Internal transformation requires fiscal space that maintenance states lack. Tax reform, subsidy elimination, and public enterprise restructuring represent standard recommendations from international financial institutions. All require upfront capacity and political capital that constrained states have depleted. Governance reforms to curb corruption and improve efficiency are essential but resource-intensive to implement, creating a circular problem.
Alternatives and Adjacencies
Some states find partial exits through specific advantages. Commodity exporters with favorable price environments can accumulate buffers, though commodity dependence creates vulnerability to future price swings. Countries with strategic geopolitical positions can access concessional finance from competing powers. Chinese infrastructure loans, Gulf development funds, and Western climate finance all become available, though this requires navigating complex diplomatic alignments.
Regional integration offers theoretical benefits but limited practical impact. African Continental Free Trade Area promises market access and economies of scale, but implementation remains nascent. Most regional trade agreements struggle with infrastructure gaps, regulatory fragmentation, and political tensions that prevent realization of paper commitments.
Innovation in public finance provides marginal additional resources but not transformative sums. Diaspora bonds, blended finance, and carbon credits all offer potential. The voluntary carbon market faced criticism as ineffective, with 47 million credits linked to projects with environmental or social issues retired in 2024. Parametric insurance and catastrophe bonds show promise for climate disasters, with the cat bond market growing to nearly $50 billion by end of 2024, but these tools transfer risk rather than eliminate it.

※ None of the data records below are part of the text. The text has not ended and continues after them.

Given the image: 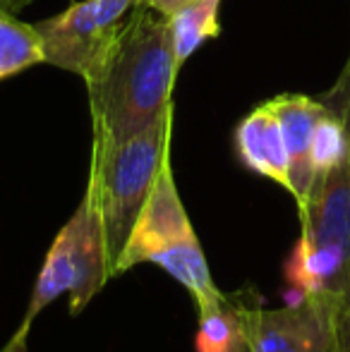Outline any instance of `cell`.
<instances>
[{
  "label": "cell",
  "instance_id": "277c9868",
  "mask_svg": "<svg viewBox=\"0 0 350 352\" xmlns=\"http://www.w3.org/2000/svg\"><path fill=\"white\" fill-rule=\"evenodd\" d=\"M106 280H111L106 240L96 206L85 192L77 211L61 228L43 259L19 329H32L34 319L61 295L70 297V314H80L103 290Z\"/></svg>",
  "mask_w": 350,
  "mask_h": 352
},
{
  "label": "cell",
  "instance_id": "ba28073f",
  "mask_svg": "<svg viewBox=\"0 0 350 352\" xmlns=\"http://www.w3.org/2000/svg\"><path fill=\"white\" fill-rule=\"evenodd\" d=\"M271 111L278 118L281 132H283L285 153H288V177L290 195H293L298 209L305 204L309 195V187L314 182V161L312 144L314 130L319 120L329 113V106L317 98L303 96V94H281V96L266 101Z\"/></svg>",
  "mask_w": 350,
  "mask_h": 352
},
{
  "label": "cell",
  "instance_id": "3957f363",
  "mask_svg": "<svg viewBox=\"0 0 350 352\" xmlns=\"http://www.w3.org/2000/svg\"><path fill=\"white\" fill-rule=\"evenodd\" d=\"M173 111L130 140L91 146L87 195L101 221L111 278L164 163L171 158Z\"/></svg>",
  "mask_w": 350,
  "mask_h": 352
},
{
  "label": "cell",
  "instance_id": "d6986e66",
  "mask_svg": "<svg viewBox=\"0 0 350 352\" xmlns=\"http://www.w3.org/2000/svg\"><path fill=\"white\" fill-rule=\"evenodd\" d=\"M248 352H250V350H248Z\"/></svg>",
  "mask_w": 350,
  "mask_h": 352
},
{
  "label": "cell",
  "instance_id": "8992f818",
  "mask_svg": "<svg viewBox=\"0 0 350 352\" xmlns=\"http://www.w3.org/2000/svg\"><path fill=\"white\" fill-rule=\"evenodd\" d=\"M338 300L295 297L278 309L245 305L250 352H336Z\"/></svg>",
  "mask_w": 350,
  "mask_h": 352
},
{
  "label": "cell",
  "instance_id": "ac0fdd59",
  "mask_svg": "<svg viewBox=\"0 0 350 352\" xmlns=\"http://www.w3.org/2000/svg\"><path fill=\"white\" fill-rule=\"evenodd\" d=\"M137 5H146V0H137Z\"/></svg>",
  "mask_w": 350,
  "mask_h": 352
},
{
  "label": "cell",
  "instance_id": "7c38bea8",
  "mask_svg": "<svg viewBox=\"0 0 350 352\" xmlns=\"http://www.w3.org/2000/svg\"><path fill=\"white\" fill-rule=\"evenodd\" d=\"M39 63H43V46L36 27L0 8V82Z\"/></svg>",
  "mask_w": 350,
  "mask_h": 352
},
{
  "label": "cell",
  "instance_id": "5b68a950",
  "mask_svg": "<svg viewBox=\"0 0 350 352\" xmlns=\"http://www.w3.org/2000/svg\"><path fill=\"white\" fill-rule=\"evenodd\" d=\"M135 5L137 0H82L34 24L41 36L43 63L89 79L113 48Z\"/></svg>",
  "mask_w": 350,
  "mask_h": 352
},
{
  "label": "cell",
  "instance_id": "5bb4252c",
  "mask_svg": "<svg viewBox=\"0 0 350 352\" xmlns=\"http://www.w3.org/2000/svg\"><path fill=\"white\" fill-rule=\"evenodd\" d=\"M336 352H350V295L336 311Z\"/></svg>",
  "mask_w": 350,
  "mask_h": 352
},
{
  "label": "cell",
  "instance_id": "52a82bcc",
  "mask_svg": "<svg viewBox=\"0 0 350 352\" xmlns=\"http://www.w3.org/2000/svg\"><path fill=\"white\" fill-rule=\"evenodd\" d=\"M192 235H195V228H192L180 195H177L173 168H171L168 158L156 177L144 206H142V213L132 228L130 237H127V245L118 259L113 278L140 264H151L159 254L185 242Z\"/></svg>",
  "mask_w": 350,
  "mask_h": 352
},
{
  "label": "cell",
  "instance_id": "2e32d148",
  "mask_svg": "<svg viewBox=\"0 0 350 352\" xmlns=\"http://www.w3.org/2000/svg\"><path fill=\"white\" fill-rule=\"evenodd\" d=\"M27 336H29L27 329H17V333L8 340V345L0 352H27Z\"/></svg>",
  "mask_w": 350,
  "mask_h": 352
},
{
  "label": "cell",
  "instance_id": "8fae6325",
  "mask_svg": "<svg viewBox=\"0 0 350 352\" xmlns=\"http://www.w3.org/2000/svg\"><path fill=\"white\" fill-rule=\"evenodd\" d=\"M219 10L221 0H192L168 17L177 67H182L201 43L219 36Z\"/></svg>",
  "mask_w": 350,
  "mask_h": 352
},
{
  "label": "cell",
  "instance_id": "9c48e42d",
  "mask_svg": "<svg viewBox=\"0 0 350 352\" xmlns=\"http://www.w3.org/2000/svg\"><path fill=\"white\" fill-rule=\"evenodd\" d=\"M235 153L248 170L269 177L283 190H290L288 177V153H285L283 132L278 118L269 103L257 106L240 120L233 135Z\"/></svg>",
  "mask_w": 350,
  "mask_h": 352
},
{
  "label": "cell",
  "instance_id": "e0dca14e",
  "mask_svg": "<svg viewBox=\"0 0 350 352\" xmlns=\"http://www.w3.org/2000/svg\"><path fill=\"white\" fill-rule=\"evenodd\" d=\"M22 5H27V0H0V8H5V10H17V8H22Z\"/></svg>",
  "mask_w": 350,
  "mask_h": 352
},
{
  "label": "cell",
  "instance_id": "7a4b0ae2",
  "mask_svg": "<svg viewBox=\"0 0 350 352\" xmlns=\"http://www.w3.org/2000/svg\"><path fill=\"white\" fill-rule=\"evenodd\" d=\"M300 240L285 264L295 297L350 295V151L336 166L319 170L300 206Z\"/></svg>",
  "mask_w": 350,
  "mask_h": 352
},
{
  "label": "cell",
  "instance_id": "4fadbf2b",
  "mask_svg": "<svg viewBox=\"0 0 350 352\" xmlns=\"http://www.w3.org/2000/svg\"><path fill=\"white\" fill-rule=\"evenodd\" d=\"M324 103L341 118L343 122V130H346V137H348V148H350V56L343 65V72L338 77V82L333 84L331 91L324 96Z\"/></svg>",
  "mask_w": 350,
  "mask_h": 352
},
{
  "label": "cell",
  "instance_id": "30bf717a",
  "mask_svg": "<svg viewBox=\"0 0 350 352\" xmlns=\"http://www.w3.org/2000/svg\"><path fill=\"white\" fill-rule=\"evenodd\" d=\"M245 305L248 302L233 295L199 311L195 352H248L245 336Z\"/></svg>",
  "mask_w": 350,
  "mask_h": 352
},
{
  "label": "cell",
  "instance_id": "9a60e30c",
  "mask_svg": "<svg viewBox=\"0 0 350 352\" xmlns=\"http://www.w3.org/2000/svg\"><path fill=\"white\" fill-rule=\"evenodd\" d=\"M192 3V0H146V5L149 8H154L156 12H161L164 17H171L173 12H177V10L182 8V5Z\"/></svg>",
  "mask_w": 350,
  "mask_h": 352
},
{
  "label": "cell",
  "instance_id": "6da1fadb",
  "mask_svg": "<svg viewBox=\"0 0 350 352\" xmlns=\"http://www.w3.org/2000/svg\"><path fill=\"white\" fill-rule=\"evenodd\" d=\"M177 70L168 17L135 5L98 70L85 79L94 146L130 140L173 111Z\"/></svg>",
  "mask_w": 350,
  "mask_h": 352
}]
</instances>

The most significant variable remains the global macroeconomic environment. Lower interest rates would reduce debt service burdens. Sustained commodity demand would support resource exporters. Climate finance at the scale promised would create fiscal space for adaptation. The developed countries committed to $100 billion annually. These factors lie beyond individual country control, making maintenance states price-takers in global markets they cannot influence.
Closing Insight
Maintenance governance buys time, but every year of endurance consumes a portion of the future. Infrastructure ages, human capital depletes, institutional memory fades. The buffer between functioning systems and failure thins. Eventually, maintenance states face a choice they have been deferring. Pursue transformation that risks disruption, or continue endurance until the next shock exceeds system capacity.
The choice itself may not belong to them. External creditors, climate disasters, or political upheaval can force transitions regardless of government preference. In this sense, maintenance governance represents not a stable equilibrium but a staging area between reform and collapse. It is sustained through accumulated small choices that protect immediate continuity at the cost of long-term capacity.
The question for 2026 and beyond is how many countries can sustain this balance, and for how long. The data suggests growing numbers teeter on thresholds where small additional shocks trigger disproportionate consequences. Half of humanity lives in countries where debt service exceeds health or education spending. That proportion may grow before it shrinks.
What breaks maintenance states, ultimately, is not any single shock but the accumulated depletion of resilience that turns manageable stresses into system failures. Governance becomes maintenance when states lose capacity for anything else. It remains maintenance until something forces transition to a different state. Reform, relief, or collapse become the only options.